🤖 AI Summary
Existing caching methods for Flow Matching rely on instantaneous velocity under high acceleration ratios, which often leads to trajectory deviation and error accumulation, thereby degrading both inference efficiency and generation quality. To address this, this work proposes MeanCache—a training-free caching framework that, for the first time, replaces instantaneous velocity with interval-averaged velocity. It further integrates trajectory stability scheduling and a peak-suppression shortest-path algorithm to optimize cache timing and Jacobian–vector product (JVP) reuse under strict computational budgets. The proposed method significantly enhances inference stability and efficiency, achieving speedups of 4.12×, 4.56×, and 3.59× on FLUX.1, Qwen-Image, and HunyuanVideo, respectively, while consistently outperforming existing baselines in generation quality.
📝 Abstract
We present MeanCache, a training-free caching framework for efficient Flow Matching inference.
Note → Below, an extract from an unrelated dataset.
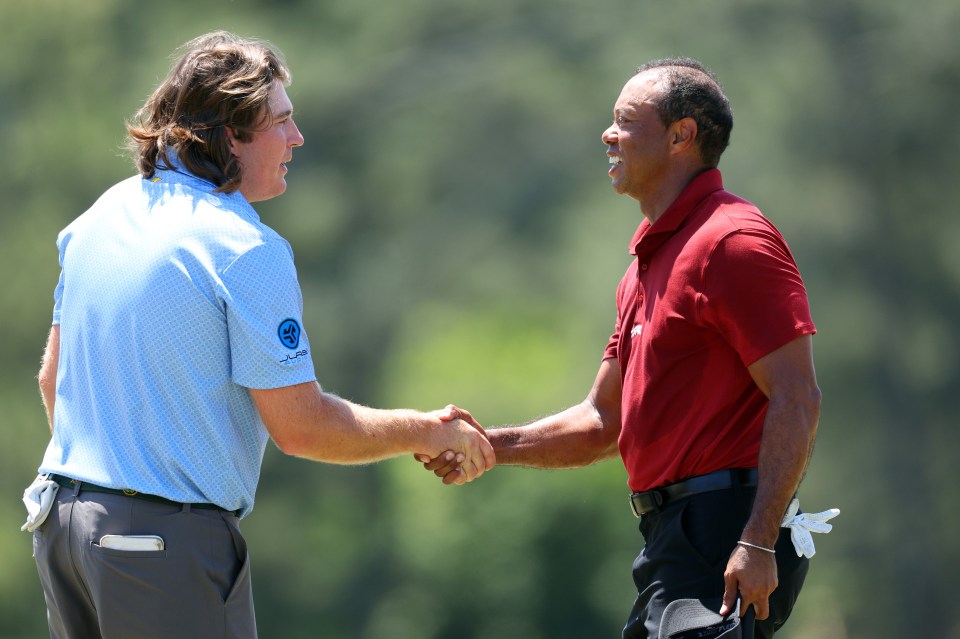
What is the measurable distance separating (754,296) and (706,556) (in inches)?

Existing caching methods reduce redundant computation but typically rely on instantaneous velocity information (e.g., feature caching), which often leads to severe trajectory deviations and error accumulation under high acceleration ratios. MeanCache introduces an average-velocity perspective: by leveraging cached Jacobian--vector products (JVP) to construct interval average velocities from instantaneous velocities, it effectively mitigates local error accumulation. To further improve cache timing and JVP reuse stability, we develop a trajectory-stability scheduling strategy as a practical tool, employing a Peak-Suppressed Shortest Path under budget constraints to determine the schedule. Experiments on FLUX.1, Qwen-Image, and HunyuanVideo demonstrate that MeanCache achieves 4.12X and 4.56X and 3.59X acceleration, respectively, while consistently outperforming state-of-the-art caching baselines in generation quality. We believe this simple yet effective approach provides a new perspective for Flow Matching inference and will inspire further exploration of stability-driven acceleration in commercial-scale generative models.